> _Exercise brief_
Once you find the line with "12．晋朝的葛洪在《抱朴子》" in the entries below, return exactly every line from it through the line with "A．甲、乙的音调和响度相同　　　　B．甲、丙的音调和音色相同".

*** Information provided

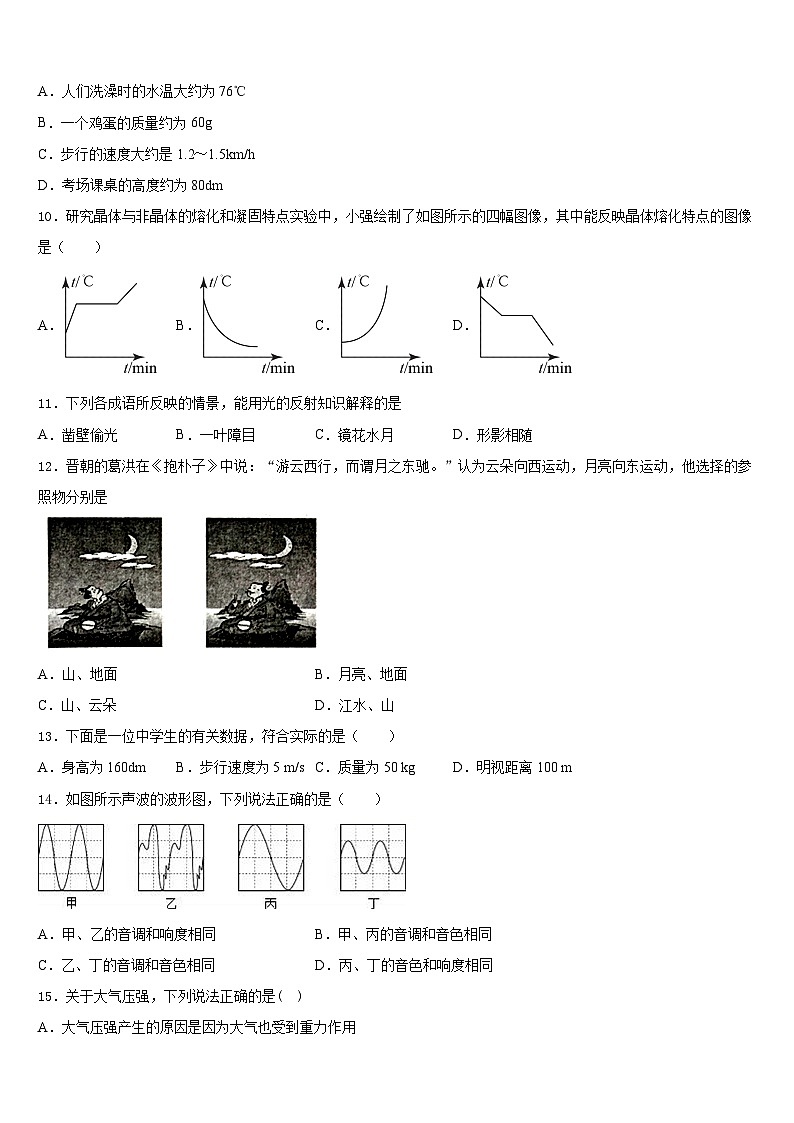 A．人们洗澡时的水温大约为 76℃

B．一个鸡蛋的质量约为 60g

C．步行的速度大约是 1.2～1.5km/h

D．考场课桌的高度约为 80dm

10．研究晶体与非晶体的熔化和凝固特点实验中，小强绘制了如图所示的四幅图像，其中能反映晶体熔化特点的图像是（　　）

A． $t$/℃ $t$/min　B． $t$/℃ $t$/min　C． $t$/℃ $t$/min　D． $t$/℃ $t$/min

11．下列各成语所反映的情景，能用光的反射知识解释的是

A．凿壁偷光　　B．一叶障目　　C．镜花水月　　D．形影相随

12．晋朝的葛洪在《抱朴子》中说：“游云西行，而谓月之东驰。”认为云朵向西运动，月亮向东运动，他选择的参照物分别是

A．山、地面　　　　B．月亮、地面

C．山、云朵　　　　D．江水、山

13．下面是一位中学生的有关数据，符合实际的是（　　）

A．身高为 160dm　B．步行速度为 5 m/s　C．质量为 50 kg　D．明视距离 100 m

14．如图所示声波的波形图，下列说法正确的是（　　）

甲　乙　丙　丁

A．甲、乙的音调和响度相同　　　　B．甲、丙的音调和音色相同

C．乙、丁的音调和音色相同　　　　D．丙、丁的音色和响度相同

15．关于大气压强，下列说法正确的是（　）

A．大气压强产生的原因是因为大气也受到重力作用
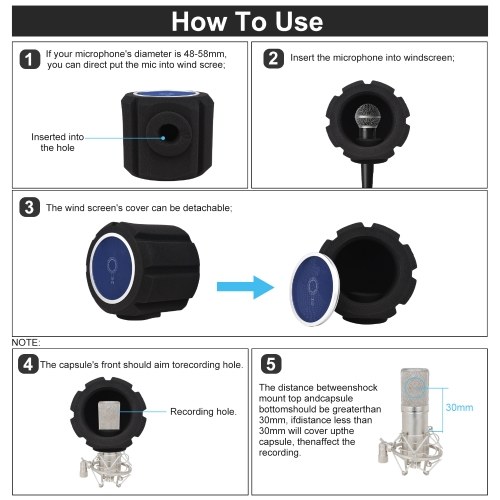 How To Use

1 If your microphone's diameter is 48-58mm, you can direct put the mic into wind scree;

Inserted into the hole

2 Insert the microphone into windscreen;

3 The wind screen's cover can be detachable;

NOTE:

4 The capsule's front should aim torecording hole.

Recording hole.

5

The distance betweenshock mount top andcapsule bottomshould be greaterthan 30mm, ifdistance less than 30mm will cover upthe capsule, thenaffect the recording.

30mm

******

> _Solution for this exercise_
12．晋朝的葛洪在《抱朴子》中说：“游云西行，而谓月之东驰。”认为云朵向西运动，月亮向东运动，他选择的参照物分别是

A．山、地面　　　　B．月亮、地面

C．山、云朵　　　　D．江水、山

13．下面是一位中学生的有关数据，符合实际的是（　　）

A．身高为 160dm　B．步行速度为 5 m/s　C．质量为 50 kg　D．明视距离 100 m

14．如图所示声波的波形图，下列说法正确的是（　　）

甲　乙　丙　丁

A．甲、乙的音调和响度相同　　　　B．甲、丙的音调和音色相同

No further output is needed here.